(Refer back to the RNA-seq data analysis lesson).

Recount

Take a look at the preprint: Collado-Torres, Leonardo, et al. “recount: A large-scale resource of analysis-ready RNA-seq expression data.” bioRxiv (2016): 068478. It’s available at http://biorxiv.org/content/early/2016/08/08/068478.

Here’s the abstract:

recount is a resource of processed and summarized expression data spanning nearly 60,000 human RNA-seq samples from the Sequence Read Archive (SRA). The associated recount Bioconductor package provides a convenient API for querying, downloading, and analyzing the data. Each processed study consists of meta/phenotype data, the expression levels of genes and their underlying exons and splice junctions, and corresponding genomic annotation. We also provide data summarization types for quantifying novel transcribed sequence including base-resolution coverage and potentially unannotated splice junctions. We present workflows illustrating how to use recount to perform differential expression analysis including meta-analysis, annotation-free base-level analysis, and replication of smaller studies using data from larger studies. recount provides a valuable and user-friendly resource of processed RNA-seq datasets to draw additional biological insights from existing public data. The resource is available at https://jhubiostatistics.shinyapps.io/recount/.

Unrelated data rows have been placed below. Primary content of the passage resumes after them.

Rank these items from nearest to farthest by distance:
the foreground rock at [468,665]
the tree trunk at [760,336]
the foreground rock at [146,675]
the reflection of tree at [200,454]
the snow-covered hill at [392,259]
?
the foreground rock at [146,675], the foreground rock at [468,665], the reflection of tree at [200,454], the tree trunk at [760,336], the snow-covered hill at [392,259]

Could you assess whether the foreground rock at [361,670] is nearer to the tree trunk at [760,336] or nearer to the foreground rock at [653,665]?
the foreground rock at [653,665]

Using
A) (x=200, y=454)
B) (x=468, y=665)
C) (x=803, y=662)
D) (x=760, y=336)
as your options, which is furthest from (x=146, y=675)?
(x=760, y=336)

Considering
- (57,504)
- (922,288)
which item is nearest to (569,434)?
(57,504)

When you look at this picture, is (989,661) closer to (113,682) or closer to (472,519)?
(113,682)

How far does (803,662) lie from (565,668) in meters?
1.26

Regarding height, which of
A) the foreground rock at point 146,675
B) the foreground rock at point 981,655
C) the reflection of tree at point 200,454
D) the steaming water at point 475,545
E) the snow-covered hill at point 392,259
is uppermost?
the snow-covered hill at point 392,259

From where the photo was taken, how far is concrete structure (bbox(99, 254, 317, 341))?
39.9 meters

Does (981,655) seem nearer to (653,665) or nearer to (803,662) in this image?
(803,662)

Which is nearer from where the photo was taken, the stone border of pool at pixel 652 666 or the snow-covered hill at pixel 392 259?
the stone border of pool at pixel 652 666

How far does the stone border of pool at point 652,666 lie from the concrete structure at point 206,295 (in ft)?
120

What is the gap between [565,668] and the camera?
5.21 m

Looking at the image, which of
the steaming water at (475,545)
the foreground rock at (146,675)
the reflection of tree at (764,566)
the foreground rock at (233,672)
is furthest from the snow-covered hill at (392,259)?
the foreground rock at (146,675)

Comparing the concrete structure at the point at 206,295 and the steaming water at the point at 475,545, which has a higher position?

This preprint describes an incredible resource. The authors here have downloaded and pre-processed several thousand RNA-seq studies from the raw data available in the SRA. They make this data available through a web application1 at where you can browse, search, and sort the studies they’ve processed, and it gives you direct links to download analysis-ready pre-processed count data and metadata. As the abstract mentions, you can access recount at jhubiostatistics.shinyapps.io/recount/.

Get some data

In the accession search box, search for SRP026387. This has some pre-processed data from a study looking at the Wnt/Beta-catenin pathway and how that’s affected by androgen deprivation therapy in treating prostate cancer. You can learn more about the data and the study by clicking the accession number hyperlink.

Androgen ablation therapy (AAT) is standard treatment for locally-advanced/metastatic prostate cancer (PCa). Many patients develop castration-resistance (CRPCa) after ~2-3 years, with a poor prognosis. The molecular mechanisms underlying CRPCa progression are unclear. mRNA-Seq was performed on tumours from 7 patients with locally-advanced/metastatic PCa before and ~22 weeks after AAT initiation. Differentially regulated genes were identified in treatment pairs. Overall design: Tumour biopsies from 7 patients were taken before and after AAT treatment.

You could get the gene-level counts and metadata by clicking the appropriate links. I downloaded the data and and cleaned up the metadata and gene identifiers a bit, and made that data available on the Data page. The files are called SRP026387_scaledcounts.csv and SRP026387_metadata.csv.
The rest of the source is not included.